There is a potpourri of therapeutic approaches in the penultimate chapter Exemplifications. Dealing with the "Why Don't You, Yes But" game players is one of them. My approach to such people on the Crisis Line was to listen to their problem, offer half a dozen solutions, to which the predictable response would come, "Yes, but I tried that, etc." And then I would pause, take a deep breath and say in the most authoritative voice I could muster, "I have listened carefully to your responses as I offered you solutions, and now I must tell that in light of my years of experience and professional knowledge I think that your situation is hopeless." Then I would wait -- I could almost hear their resisting muscles flexing on the other end of the phone line. Soon, they would say, "But, what if I ..." and would offer a slight modification of something that I had suggested earlier. I would say, "Yes, but remember that ..." and I would repeat one of the many objections to change that they had offered me earlier. All the while this interchange went on, a remarkable thing had happened: they were on their own side! They were offering suggestions to be tried, any one of which might get them through the door of solution to their problem, if they chose to actually apply it. The hopelessness was now gone, and life seemed manageable again.

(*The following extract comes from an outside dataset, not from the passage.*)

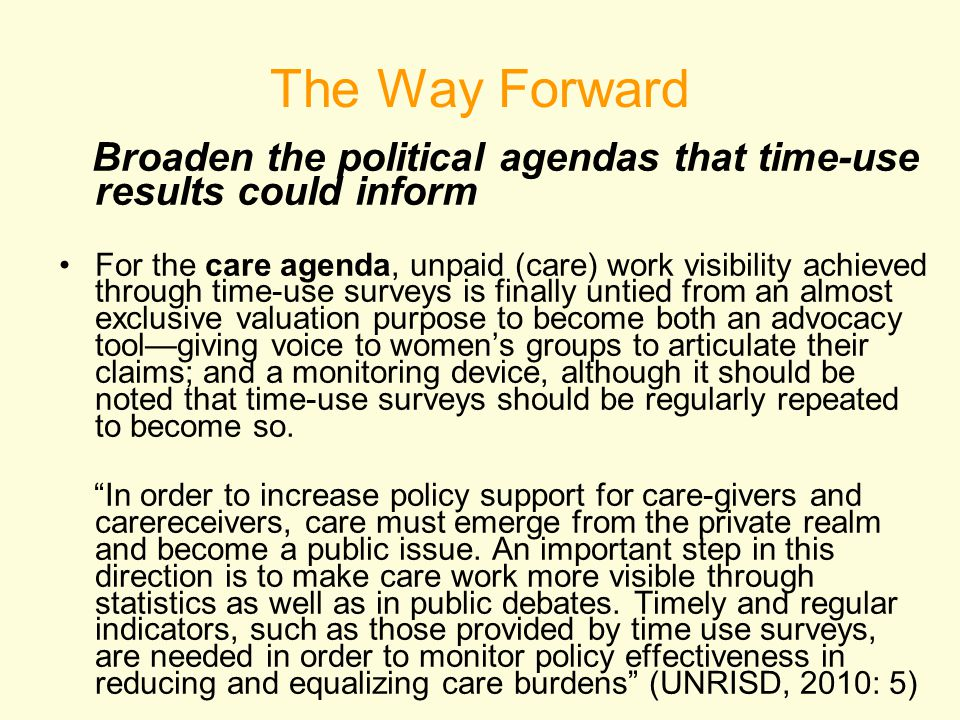 The Way Forward Broaden the political agendas that time-use results could inform For the care agenda, unpaid (care) work visibility achieved through time-use surveys is finally untied from an almost exclusive valuation purpose to become both an advocacy tool—giving voice to women's groups to articulate their claims; and a monitoring device, although it should be noted that time-use surveys should be regularly repeated to become so.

People say they want change when what they want is for things to stay the same while their problem is invisibly lifted from them without any effort on their part. Or perhaps they want change, but change is so scary to them that they reject every change out of hand for some spurious reason. An oyster has very strong muscles that prevent it from being opened against its will. When an oyster shucker opens an oyster, the oyster's muscle is severed and the oyster dies. Many people in hurting situations are like the oyster, they would die rather than allow their shell to opened against their will and their problem removed from within. This book has ample suggestions about how to go about the paradoxical task of getting the oyster to willingly open its shell. Will all of these suggestions work? One can only say with the authors, "The only reliable basis for judging the value of a method remains the result achieved by its application."